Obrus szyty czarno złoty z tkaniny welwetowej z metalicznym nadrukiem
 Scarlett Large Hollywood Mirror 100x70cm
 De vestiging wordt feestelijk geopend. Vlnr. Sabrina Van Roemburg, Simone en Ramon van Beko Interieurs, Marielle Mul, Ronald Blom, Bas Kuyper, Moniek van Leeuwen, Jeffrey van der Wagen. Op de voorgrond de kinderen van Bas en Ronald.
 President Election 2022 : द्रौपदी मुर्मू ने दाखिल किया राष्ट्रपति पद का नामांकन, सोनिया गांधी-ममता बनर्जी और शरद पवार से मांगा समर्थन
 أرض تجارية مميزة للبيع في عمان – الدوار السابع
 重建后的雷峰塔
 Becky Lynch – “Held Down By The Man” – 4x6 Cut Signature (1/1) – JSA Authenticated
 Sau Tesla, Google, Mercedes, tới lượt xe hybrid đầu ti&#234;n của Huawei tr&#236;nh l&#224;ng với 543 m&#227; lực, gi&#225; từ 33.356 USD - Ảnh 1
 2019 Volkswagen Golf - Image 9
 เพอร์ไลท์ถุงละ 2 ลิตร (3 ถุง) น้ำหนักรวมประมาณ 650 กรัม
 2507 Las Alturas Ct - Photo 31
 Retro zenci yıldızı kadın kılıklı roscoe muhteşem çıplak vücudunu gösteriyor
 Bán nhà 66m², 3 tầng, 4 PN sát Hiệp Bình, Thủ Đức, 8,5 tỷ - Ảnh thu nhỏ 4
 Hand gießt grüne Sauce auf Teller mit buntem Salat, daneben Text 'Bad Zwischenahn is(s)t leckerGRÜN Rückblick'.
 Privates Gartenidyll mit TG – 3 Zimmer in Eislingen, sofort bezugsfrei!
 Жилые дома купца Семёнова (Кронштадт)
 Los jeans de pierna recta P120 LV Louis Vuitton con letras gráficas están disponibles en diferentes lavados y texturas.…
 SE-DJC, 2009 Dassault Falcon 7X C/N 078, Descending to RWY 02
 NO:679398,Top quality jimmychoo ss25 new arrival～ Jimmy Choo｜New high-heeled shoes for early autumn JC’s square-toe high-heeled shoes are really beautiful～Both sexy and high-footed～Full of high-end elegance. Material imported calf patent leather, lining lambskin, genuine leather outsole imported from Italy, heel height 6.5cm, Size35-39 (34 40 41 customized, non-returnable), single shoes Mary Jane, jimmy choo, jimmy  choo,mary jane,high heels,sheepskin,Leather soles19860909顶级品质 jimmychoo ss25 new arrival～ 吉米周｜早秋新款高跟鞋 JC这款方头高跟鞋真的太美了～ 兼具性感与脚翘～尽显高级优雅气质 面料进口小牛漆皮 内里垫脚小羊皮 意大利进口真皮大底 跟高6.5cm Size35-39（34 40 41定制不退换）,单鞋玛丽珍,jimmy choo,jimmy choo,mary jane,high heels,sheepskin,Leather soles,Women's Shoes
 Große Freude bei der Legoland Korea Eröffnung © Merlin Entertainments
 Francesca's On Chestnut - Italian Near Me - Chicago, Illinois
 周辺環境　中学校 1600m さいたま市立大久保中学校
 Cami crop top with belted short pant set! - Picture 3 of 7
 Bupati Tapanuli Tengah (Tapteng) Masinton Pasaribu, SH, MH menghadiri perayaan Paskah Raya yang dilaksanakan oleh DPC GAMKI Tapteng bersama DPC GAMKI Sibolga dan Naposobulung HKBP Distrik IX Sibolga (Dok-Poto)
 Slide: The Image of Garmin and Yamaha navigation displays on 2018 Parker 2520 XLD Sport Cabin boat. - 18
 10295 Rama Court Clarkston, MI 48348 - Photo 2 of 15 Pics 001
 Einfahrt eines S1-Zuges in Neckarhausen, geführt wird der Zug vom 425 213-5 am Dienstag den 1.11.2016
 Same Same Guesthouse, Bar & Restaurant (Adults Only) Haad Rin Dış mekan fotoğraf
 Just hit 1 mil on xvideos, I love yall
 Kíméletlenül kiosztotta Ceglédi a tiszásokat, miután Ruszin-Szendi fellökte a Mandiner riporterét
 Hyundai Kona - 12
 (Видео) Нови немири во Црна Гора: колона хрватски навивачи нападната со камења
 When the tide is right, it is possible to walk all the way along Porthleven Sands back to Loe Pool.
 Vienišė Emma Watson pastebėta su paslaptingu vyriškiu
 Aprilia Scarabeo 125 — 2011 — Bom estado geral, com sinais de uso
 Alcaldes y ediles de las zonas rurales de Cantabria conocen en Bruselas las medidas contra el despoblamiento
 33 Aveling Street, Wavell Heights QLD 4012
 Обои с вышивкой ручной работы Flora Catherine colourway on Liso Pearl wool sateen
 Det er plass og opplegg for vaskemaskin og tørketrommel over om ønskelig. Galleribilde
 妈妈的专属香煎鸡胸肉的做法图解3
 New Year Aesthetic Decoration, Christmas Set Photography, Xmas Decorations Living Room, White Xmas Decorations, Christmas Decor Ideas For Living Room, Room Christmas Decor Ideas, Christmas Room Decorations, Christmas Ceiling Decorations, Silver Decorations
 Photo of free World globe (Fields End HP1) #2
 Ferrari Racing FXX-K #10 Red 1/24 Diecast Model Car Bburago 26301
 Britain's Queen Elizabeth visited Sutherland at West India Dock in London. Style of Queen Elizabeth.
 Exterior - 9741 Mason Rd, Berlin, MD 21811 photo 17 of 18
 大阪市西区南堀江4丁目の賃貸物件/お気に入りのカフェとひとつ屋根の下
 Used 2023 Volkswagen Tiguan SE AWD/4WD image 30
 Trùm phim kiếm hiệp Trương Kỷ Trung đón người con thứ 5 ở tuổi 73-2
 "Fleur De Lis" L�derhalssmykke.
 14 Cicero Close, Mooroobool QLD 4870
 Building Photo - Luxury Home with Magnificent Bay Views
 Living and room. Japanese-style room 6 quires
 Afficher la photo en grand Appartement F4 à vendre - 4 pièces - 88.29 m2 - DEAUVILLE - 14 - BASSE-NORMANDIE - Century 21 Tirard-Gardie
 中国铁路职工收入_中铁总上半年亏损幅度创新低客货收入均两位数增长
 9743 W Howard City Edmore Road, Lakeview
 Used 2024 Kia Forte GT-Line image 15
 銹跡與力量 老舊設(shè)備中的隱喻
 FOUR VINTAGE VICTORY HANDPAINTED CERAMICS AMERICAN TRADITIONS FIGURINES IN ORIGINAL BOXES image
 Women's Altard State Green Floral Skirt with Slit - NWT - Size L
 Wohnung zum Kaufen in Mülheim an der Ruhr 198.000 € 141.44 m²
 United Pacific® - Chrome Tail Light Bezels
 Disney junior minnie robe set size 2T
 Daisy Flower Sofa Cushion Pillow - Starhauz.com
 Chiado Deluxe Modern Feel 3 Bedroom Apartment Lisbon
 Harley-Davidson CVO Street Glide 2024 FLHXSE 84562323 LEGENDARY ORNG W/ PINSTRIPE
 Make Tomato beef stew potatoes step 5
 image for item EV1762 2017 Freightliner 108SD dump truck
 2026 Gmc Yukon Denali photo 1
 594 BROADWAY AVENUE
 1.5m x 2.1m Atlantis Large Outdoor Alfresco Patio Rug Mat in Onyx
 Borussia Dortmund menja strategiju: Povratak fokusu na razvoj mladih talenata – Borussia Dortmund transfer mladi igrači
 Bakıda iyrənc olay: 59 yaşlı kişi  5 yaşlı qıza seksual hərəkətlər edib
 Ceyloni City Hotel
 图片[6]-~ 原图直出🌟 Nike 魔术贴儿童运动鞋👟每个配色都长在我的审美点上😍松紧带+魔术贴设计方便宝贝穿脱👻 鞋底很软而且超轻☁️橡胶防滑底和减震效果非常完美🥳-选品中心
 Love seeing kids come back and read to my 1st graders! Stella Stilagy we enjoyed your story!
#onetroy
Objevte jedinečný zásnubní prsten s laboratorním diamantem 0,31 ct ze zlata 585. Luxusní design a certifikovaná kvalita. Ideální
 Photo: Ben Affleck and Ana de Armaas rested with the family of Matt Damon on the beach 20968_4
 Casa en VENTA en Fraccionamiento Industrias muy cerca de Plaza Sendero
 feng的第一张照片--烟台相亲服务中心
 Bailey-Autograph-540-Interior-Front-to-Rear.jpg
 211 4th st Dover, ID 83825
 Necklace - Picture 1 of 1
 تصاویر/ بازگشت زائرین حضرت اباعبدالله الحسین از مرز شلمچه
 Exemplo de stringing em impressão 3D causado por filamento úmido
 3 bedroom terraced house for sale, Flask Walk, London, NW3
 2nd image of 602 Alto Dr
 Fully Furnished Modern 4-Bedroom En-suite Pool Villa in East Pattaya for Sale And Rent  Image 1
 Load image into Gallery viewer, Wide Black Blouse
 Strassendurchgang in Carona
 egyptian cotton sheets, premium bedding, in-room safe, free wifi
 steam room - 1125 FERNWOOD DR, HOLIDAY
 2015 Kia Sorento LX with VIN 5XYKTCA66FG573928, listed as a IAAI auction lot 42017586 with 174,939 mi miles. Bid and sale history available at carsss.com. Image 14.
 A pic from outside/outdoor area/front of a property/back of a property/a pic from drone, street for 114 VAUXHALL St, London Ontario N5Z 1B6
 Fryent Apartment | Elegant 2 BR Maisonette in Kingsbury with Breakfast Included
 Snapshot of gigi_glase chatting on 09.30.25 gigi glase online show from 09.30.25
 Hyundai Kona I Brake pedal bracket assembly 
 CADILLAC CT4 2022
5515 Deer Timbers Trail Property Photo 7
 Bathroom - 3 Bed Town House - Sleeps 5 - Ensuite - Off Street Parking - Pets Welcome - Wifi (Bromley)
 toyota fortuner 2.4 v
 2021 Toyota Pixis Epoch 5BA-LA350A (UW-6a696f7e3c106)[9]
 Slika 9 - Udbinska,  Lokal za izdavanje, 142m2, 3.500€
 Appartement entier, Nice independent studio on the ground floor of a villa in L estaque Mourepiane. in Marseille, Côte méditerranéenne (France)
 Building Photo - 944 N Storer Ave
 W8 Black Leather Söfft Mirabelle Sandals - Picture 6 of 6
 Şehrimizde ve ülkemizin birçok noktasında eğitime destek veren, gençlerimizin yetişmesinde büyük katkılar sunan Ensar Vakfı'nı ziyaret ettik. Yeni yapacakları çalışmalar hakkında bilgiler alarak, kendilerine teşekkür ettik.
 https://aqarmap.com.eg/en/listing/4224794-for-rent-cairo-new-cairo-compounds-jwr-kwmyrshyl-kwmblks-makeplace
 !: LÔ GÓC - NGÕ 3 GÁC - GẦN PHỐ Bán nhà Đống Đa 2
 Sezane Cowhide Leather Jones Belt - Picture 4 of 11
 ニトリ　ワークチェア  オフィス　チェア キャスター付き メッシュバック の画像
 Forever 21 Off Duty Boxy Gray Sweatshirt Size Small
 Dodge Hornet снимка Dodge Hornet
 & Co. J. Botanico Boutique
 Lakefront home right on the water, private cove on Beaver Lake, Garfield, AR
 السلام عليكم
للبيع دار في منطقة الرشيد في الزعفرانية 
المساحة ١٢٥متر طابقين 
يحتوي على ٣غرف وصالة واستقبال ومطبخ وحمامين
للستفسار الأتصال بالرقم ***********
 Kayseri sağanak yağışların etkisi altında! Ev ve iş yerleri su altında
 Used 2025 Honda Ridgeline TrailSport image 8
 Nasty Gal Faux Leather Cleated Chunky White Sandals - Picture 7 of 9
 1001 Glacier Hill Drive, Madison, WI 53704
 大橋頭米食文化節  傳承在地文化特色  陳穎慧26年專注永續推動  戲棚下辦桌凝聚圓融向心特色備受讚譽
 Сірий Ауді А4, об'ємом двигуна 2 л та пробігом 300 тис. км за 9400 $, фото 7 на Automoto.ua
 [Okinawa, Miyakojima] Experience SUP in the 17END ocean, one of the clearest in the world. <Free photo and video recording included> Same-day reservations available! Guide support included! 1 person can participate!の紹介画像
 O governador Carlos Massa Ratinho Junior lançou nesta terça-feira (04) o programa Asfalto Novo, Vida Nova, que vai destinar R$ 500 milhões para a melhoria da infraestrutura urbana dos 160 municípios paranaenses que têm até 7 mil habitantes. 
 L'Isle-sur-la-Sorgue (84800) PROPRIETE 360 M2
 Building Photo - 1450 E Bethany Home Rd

= = = = =

**AIM OF THE TASK**
In the records above, locate every line with the string "Women" and copy it.

**OUTPUT BELOW**
 NO:679398,Top quality jimmychoo ss25 new arrival～ Jimmy Choo｜New high-heeled shoes for early autumn JC’s square-toe high-heeled shoes are really beautiful～Both sexy and high-footed～Full of high-end elegance. Material imported calf patent leather, lining lambskin, genuine leather outsole imported from Italy, heel height 6.5cm, Size35-39 (34 40 41 customized, non-returnable), single shoes Mary Jane, jimmy choo, jimmy  choo,mary jane,high heels,sheepskin,Leather soles19860909顶级品质 jimmychoo ss25 new arrival～ 吉米周｜早秋新款高跟鞋 JC这款方头高跟鞋真的太美了～ 兼具性感与脚翘～尽显高级优雅气质 面料进口小牛漆皮 内里垫脚小羊皮 意大利进口真皮大底 跟高6.5cm Size35-39（34 40 41定制不退换）,单鞋玛丽珍,jimmy choo,jimmy choo,mary jane,high heels,sheepskin,Leather soles,Women's Shoes
 Women's Altard State Green Floral Skirt with Slit - NWT - Size L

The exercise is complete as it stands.